PUBLISHED: Mar 28, 2014 05:03pm

Whale noises might hamper search for black box, says marine expert

Blue Whale Balaenoptera musculus 29 July 2010 - It is somewhat r

Source: TRP Source:
TRP

Whale sounds are said to pose a challenge to the search and rescue operation in the southern Indian Ocean in efforts to locate MAS Flight MH370's blackbox. — File pic

KUALA LUMPUR, March 28:

The team involved in one of the most challenging hunts for the black box of the missing Malaysia Airlines (MAS) flight MH370 will face yet another obstacle. This time from whales.

Australian news agency news.com.au quoted a marine expert from Curtin University’s Centre for Marine Science and Technology as revealing this challenge.

Dr Alec Duncan told the news agency that oceans were “extremely noisy” places, with noises emitted by marine mammals among the many background sounds posing difficulties to the search mission.

“They wouldn’t confuse the signal, but it may make it harder to detect based on the background noise from whales and other sources,” he was quoted as saying.

The news agency reported that the underwater locator beacon attached to a aircraft cockpit voice recorder and flight data recorder, emitted a distinctive ping sound at a frequency of 37.5 kHz once per second while marine mammals made sounds on different frequencies.

Duncan said the search team would need to get as close as possible to the beacon to limit sound absorption within the water and interference.

“The Southern Ocean is a hell of a noisy place because of the weather,” news.com.au quoted Duncan.

“It’s not a calm part of the world and that will limit the detection range.

“There’s quite a lot of things going on.”

The search area for MH370 has been updated today following a new credible lead, according to the Australian Maritime Safety Authority (Amsa).

Based on information given by the international investigation team in Malaysia, Amsa, in its statement, said the search would now “shift to an area 1,100km to the northeast”.

The decision to shift  followed advice from the Australian Transport Safety Bureau (ATSB), saying it was the most credible lead to where the debris might be located.

Australia is currently taking the lead in the search and rescue operation for the missing MH370 in the southern Indian Ocean.

It was earlier reported that satellite data from China as well as Australia, and later France, indicated possible debris sighting 2,500km south west of Perth.

The search and rescue operation faced deteriorating weather conditions yesterday and had to  call off operations just before noon.

It resumed this morning as weather conditions had reportedly improved.
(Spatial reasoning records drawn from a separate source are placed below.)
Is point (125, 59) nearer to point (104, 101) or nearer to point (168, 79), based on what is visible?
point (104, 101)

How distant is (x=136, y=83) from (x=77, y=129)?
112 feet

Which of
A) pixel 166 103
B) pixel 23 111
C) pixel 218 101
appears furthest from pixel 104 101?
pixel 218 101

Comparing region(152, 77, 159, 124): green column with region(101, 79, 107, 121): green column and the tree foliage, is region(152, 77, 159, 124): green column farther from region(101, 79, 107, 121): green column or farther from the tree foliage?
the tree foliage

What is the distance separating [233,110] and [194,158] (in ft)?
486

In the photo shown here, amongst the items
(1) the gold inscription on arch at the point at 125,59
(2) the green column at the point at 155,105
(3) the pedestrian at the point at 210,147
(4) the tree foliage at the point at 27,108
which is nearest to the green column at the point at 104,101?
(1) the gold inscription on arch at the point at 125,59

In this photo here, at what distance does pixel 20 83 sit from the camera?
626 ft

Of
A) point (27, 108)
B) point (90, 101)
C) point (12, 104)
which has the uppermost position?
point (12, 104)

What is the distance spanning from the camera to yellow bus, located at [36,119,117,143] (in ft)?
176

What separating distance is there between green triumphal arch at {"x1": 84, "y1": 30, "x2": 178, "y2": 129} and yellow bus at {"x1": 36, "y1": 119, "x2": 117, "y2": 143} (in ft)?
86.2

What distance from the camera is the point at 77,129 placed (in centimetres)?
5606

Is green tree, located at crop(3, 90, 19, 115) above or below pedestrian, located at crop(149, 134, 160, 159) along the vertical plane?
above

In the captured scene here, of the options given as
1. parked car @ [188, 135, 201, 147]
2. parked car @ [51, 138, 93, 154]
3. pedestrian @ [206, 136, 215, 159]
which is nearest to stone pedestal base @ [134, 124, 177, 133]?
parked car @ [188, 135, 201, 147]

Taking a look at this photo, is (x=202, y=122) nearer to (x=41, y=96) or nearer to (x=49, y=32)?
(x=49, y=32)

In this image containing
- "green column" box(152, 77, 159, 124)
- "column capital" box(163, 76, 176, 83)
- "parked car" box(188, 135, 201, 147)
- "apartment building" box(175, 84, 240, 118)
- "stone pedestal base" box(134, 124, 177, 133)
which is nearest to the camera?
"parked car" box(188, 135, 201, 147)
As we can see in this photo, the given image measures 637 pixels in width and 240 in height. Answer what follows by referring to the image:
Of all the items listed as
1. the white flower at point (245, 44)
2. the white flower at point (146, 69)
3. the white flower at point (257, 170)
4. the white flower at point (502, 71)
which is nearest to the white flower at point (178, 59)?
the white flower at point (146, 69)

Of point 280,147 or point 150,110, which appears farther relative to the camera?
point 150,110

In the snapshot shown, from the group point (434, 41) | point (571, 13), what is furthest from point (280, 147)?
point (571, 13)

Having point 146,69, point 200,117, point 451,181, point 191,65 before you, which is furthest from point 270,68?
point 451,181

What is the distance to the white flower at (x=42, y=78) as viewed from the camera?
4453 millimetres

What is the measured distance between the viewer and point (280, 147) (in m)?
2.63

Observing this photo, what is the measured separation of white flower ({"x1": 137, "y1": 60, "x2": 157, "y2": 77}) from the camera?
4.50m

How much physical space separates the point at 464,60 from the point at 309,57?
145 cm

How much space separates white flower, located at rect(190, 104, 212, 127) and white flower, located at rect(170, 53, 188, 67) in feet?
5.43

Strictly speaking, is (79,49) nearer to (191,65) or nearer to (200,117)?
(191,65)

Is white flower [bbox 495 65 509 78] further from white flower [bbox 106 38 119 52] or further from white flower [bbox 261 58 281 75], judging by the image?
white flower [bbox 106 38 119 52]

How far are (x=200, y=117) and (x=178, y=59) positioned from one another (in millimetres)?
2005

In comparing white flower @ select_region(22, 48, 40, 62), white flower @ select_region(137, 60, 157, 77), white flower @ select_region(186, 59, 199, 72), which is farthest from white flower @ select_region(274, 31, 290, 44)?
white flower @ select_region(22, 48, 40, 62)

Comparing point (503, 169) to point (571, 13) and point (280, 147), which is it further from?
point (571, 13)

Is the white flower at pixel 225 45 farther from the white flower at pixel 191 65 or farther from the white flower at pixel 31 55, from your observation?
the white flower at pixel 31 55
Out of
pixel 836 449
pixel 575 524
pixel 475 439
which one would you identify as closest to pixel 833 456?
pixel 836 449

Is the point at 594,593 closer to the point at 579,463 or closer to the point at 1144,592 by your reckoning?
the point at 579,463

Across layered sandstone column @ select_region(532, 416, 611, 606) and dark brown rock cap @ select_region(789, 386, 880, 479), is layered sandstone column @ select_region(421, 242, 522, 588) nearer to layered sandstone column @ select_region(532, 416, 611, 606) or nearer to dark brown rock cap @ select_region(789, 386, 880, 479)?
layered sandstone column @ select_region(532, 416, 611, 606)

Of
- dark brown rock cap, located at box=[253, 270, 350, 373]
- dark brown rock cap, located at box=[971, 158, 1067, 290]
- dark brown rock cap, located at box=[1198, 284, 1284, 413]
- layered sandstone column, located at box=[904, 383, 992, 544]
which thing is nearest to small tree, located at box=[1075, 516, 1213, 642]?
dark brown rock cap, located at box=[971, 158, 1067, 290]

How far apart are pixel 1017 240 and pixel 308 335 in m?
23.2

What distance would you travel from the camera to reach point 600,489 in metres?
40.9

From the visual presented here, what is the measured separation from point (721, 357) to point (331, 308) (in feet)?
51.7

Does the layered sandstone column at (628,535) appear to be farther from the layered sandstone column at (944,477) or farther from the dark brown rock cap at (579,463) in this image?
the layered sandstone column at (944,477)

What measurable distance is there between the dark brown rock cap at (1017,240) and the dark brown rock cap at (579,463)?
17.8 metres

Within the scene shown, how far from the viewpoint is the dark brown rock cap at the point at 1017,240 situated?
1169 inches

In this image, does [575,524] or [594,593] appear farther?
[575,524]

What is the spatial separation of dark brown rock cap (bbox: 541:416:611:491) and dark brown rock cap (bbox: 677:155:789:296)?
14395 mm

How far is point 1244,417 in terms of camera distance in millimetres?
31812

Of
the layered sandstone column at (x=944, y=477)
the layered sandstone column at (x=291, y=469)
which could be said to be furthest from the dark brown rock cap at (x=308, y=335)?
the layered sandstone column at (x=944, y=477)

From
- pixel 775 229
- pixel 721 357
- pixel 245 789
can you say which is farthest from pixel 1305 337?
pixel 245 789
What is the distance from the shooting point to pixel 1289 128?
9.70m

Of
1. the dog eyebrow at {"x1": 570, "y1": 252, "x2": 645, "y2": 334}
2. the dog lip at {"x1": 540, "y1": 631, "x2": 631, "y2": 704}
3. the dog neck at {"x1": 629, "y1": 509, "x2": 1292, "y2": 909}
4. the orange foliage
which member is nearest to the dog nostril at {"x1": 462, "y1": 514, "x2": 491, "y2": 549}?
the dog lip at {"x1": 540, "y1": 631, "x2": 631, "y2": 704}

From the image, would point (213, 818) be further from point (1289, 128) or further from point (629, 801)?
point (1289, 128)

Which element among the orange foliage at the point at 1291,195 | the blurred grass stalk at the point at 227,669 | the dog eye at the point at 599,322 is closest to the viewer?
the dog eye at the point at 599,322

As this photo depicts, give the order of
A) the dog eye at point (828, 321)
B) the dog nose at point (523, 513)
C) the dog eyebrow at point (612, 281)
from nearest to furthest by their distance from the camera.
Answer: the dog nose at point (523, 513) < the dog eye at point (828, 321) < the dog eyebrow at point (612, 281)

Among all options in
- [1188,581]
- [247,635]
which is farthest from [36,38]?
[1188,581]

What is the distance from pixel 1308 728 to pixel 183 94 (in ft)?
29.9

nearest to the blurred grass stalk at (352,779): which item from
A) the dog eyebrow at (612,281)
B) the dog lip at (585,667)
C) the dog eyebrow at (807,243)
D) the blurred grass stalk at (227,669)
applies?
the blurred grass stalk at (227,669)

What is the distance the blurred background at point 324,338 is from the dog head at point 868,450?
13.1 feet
A Chinese Ilyushin IL-76 aircraft took off from Pearce Base in Perth and headed towards the search area.

Another 9 aircraft have also been tasked to participate in today’s search.

According to Amsa, the new search area is roughly 319,000 square kilometres and estimated to be 1,850km west of Perth.

“The new information is based on continuing analysis of radar data between the South China Sea and the Straits of Malacca before radar contact was lost,” the statement said, adding that analysis indicated the plane was travelling faster than previously estimated.